## Work instruction
Begin at the first line of the data and copy each line through the one containing "Version: 1.0.0", that line included, with no pictures.

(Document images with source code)
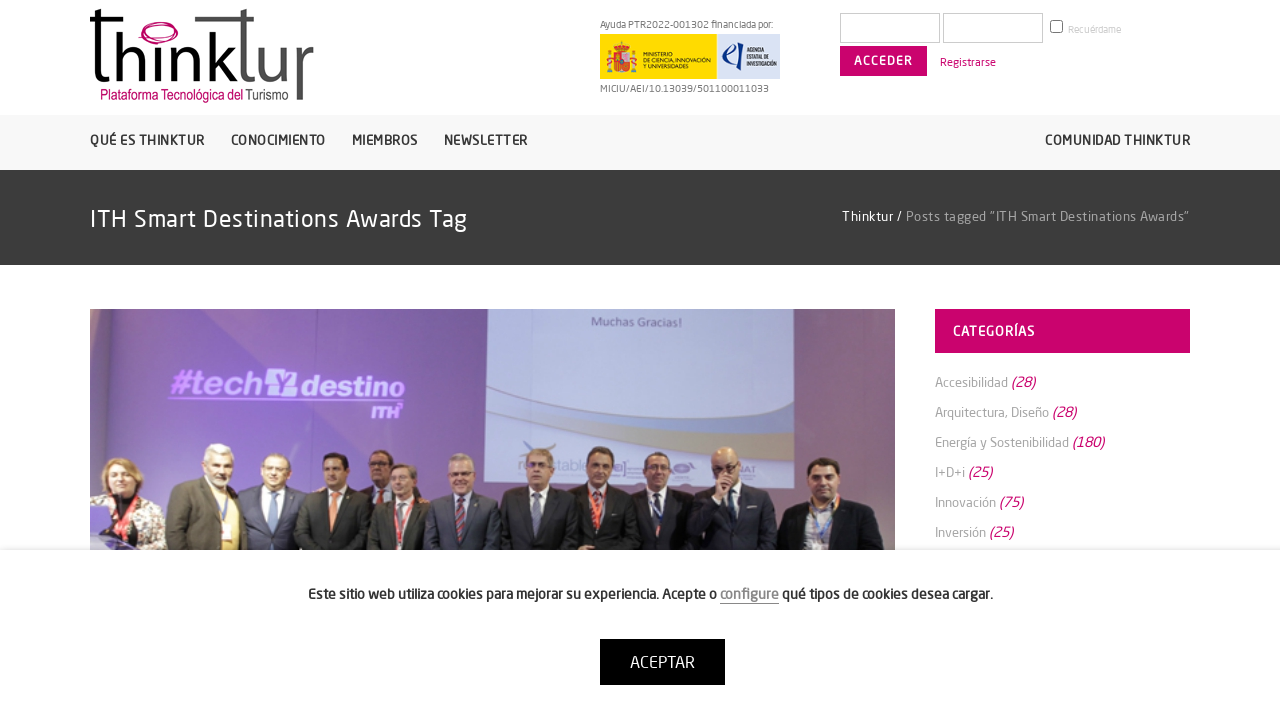

--- FILE ---
content_type: text/css
request_url: https://www.thinktur.org/wp-content/themes/thinktur/responsive.css
body_size: 1315
content:
/*
Theme Name: Thinktur
Theme URI: http://www.elequipoe.es
Description: Theme for Thinktur.org
Author: ElEquipoe
Author URI: http://www.elequipoe.es
Version: 1.0.0
Template: stockholm
*/
/* ********************************************************************************************************************* IMPORTS */
/* ********************************************************************************************************************* VARS */
/* ********************************************************************************************************************* RESPONSIVE MEDIA QUERIES */
/* ********************************************************************************************************************* BREAK POINT 1200 */
@media screen and (max-width: 1200px) { .main_menu li a { padding: 0 8px !important; font-size: 12.5px !important; }
  .main_menu li#nav-menu-item-305 a { padding-right: 0 !important; }
  .searchandfilter ul li { margin-bottom: 10px; } }
/* ********************************************************************************************************************* BREAK POINT 1000 TO 1200  */
/* ********************************************************************************************************************* PORTRAIT TABLET TO LANDSCAPE AND DESKTOP  - 768 TO 1023 */
/* ********************************************************************************************************************* LANDSCAPE MOBILES AND DOWN  < 1000 */
@media screen and (max-width: 1000px) { .breadcrumb { display: none; }
  #back_to_top { bottom: 20px; }
  .content .content_inner > .full_width > .full_width_inner { padding-top: 0px !important; }
  .title_subtitle_holder { text-align: center; }
  .title_subtitle_holder h1 { font-size: 15px; letter-spacing: 1px !important; }
  .custom-item .image { float: none !important; margin-right: 0; }
  .custom-item .image img { width: 100%; margin-bottom: 20px; }
  .wpcf7 .field25, .wpcf7 .field35, .wpcf7 .field40, .wpcf7 .field60, .wpcf7 .field70, .wpcf7 .field90 { width: 100% !important; }
  .register-section { width: 90% !important; float: none !important; }
  .register-section input { width: 100% !important; }
  .header_top .right { float: right; text-align: right; }
  .header_top .right .header-widget { height: 0; text-align: right; }
  .header_top #bp-login-widget-form { display: none; }
  .header_top .textwidget { display: flex; justify-content: end; }
  .header_top .ayuda { margin: 0 40px 0 0 !important; }
  .header_top .mobile-login-bt { /*float: right;
text-align: right;*/ display: block !important; }
  .logged-in .header_top .right { margin: -45px 5px 0 0; }
  .logged-in .header_top .right .bp-login-widget-user-link:before { display: block; }
  .logged-in .header_top .ayuda { position: absolute; top: 15px; right: calc(50% - 150px); margin: 0 !important; }
  .logged-in .header_top .mobile-login-bt { display: none !important; }
  .header_bottom { background: transparent url("") repeat-x; }
  .header_bottom .logo_wrapper { left: 30px !important; }
  .header_bottom .logo_wrapper .q_logo a { width: 110px !important; height: auto !important; left: 0 !important; }
  .header_bottom .logo_wrapper img { width: 100% !important; }
  .home .title_outer, .page-id-2 .title_outer, .page-id-12 .title_outer { display: none; }
  .footer_top .container_inner { text-align: center; }
  .footer_top .partners { text-align: left; }
  .footer_top .partners br + br { display: none; }
  .home .slider-box { width: 80% !important; margin: 0 !important; }
  .home .slider-box h1 { font-size: 25px; }
  .home .slider-box h2 { font-size: 19px; }
  .home .wpb_wrapper.centered { margin-bottom: 20px; }
  .conoce-thinktur-slider { background-position: 70% center !important; }
  .page-id-2 .vc_custom_1437491732678 { padding: 0 20px !important; }
  .page-id-181 .float-left, .page-id-521 .float-left, .page-id-750 .float-left { float: none; }
  .page-id-181 .wpcf7-form-control-wrap.miembro, .page-id-181 .wpcf7-form-control-wrap.pyme, .page-id-521 .wpcf7-form-control-wrap.miembro, .page-id-521 .wpcf7-form-control-wrap.pyme, .page-id-750 .wpcf7-form-control-wrap.miembro, .page-id-750 .wpcf7-form-control-wrap.pyme { display: block; }
  .page-id-68 .post_text_inner, .page-id-680 .post_text_inner { padding: 20px !important; }
  .page-id-68 .post_text_inner h2 a, .page-id-680 .post_text_inner h2 a { font-size: 21px !important; line-height: 24px; }
  .single-post .post_text_inner h2 span { font-size: 21px !important; line-height: 24px; }
  .page-id-260 .float-left { float: none; }
  .page-id-260 h5 { margin: 10px 0; font-size: 18px; line-height: 21px; }
  .single-event h3 { font-size: 21px; line-height: 24px; }
  .biblioteca, .casos { margin: 60px 0 80px 0; }
  .biblioteca .item, .casos .item { padding-bottom: 20px; margin-bottom: 20px; }
  .biblioteca .item div:first-child, .casos .item div:first-child { display: none; }
  .biblioteca .item h3, .casos .item h3 { font-size: 22px; line-height: 25px; }
  .biblioteca .item .pdf-mobile-bt, .casos .item .pdf-mobile-bt { display: block !important; margin: 8px 0; }
  .biblioteca .item .pdf-mobile-bt img, .casos .item .pdf-mobile-bt img { width: 30px; height: 30px; }
  .biblioteca .item .pdf-mobile-bt span, .casos .item .pdf-mobile-bt span { line-height: 30px !important; padding-left: 10px !important; }
  .mercados .item, .transparencia .item { width: 100% !important; display: block; }
  .miembros-home .centered { margin-bottom: 20px; }
  .miembros .item, .entidades .item { width: 100% !important; text-align: center; }
  .miembros .item div, .entidades .item div { float: none !important; margin-right: 0 !important; } }
/* ********************************************************************************************************************* LANDSCAPE MOBILES AND DOWN  < 767 */
@media screen and (max-width: 767px) { #back_to_top { display: none; }
  .header_top .ayuda { display: none !important; }
  .footer_top .partners { display: flex; flex-direction: column; align-items: center; }
  .footer_top .ayuda { align-items: center !important; margin-bottom: 30px; padding: 0 !important; } }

## Task output
--- FILE ---
content_type: text/css
request_url: https://www.thinktur.org/wp-content/themes/thinktur/responsive.css
body_size: 1315
content:
/*
Theme Name: Thinktur
Theme URI: http://www.elequipoe.es
Description: Theme for Thinktur.org
Author: ElEquipoe
Author URI: http://www.elequipoe.es
Version: 1.0.0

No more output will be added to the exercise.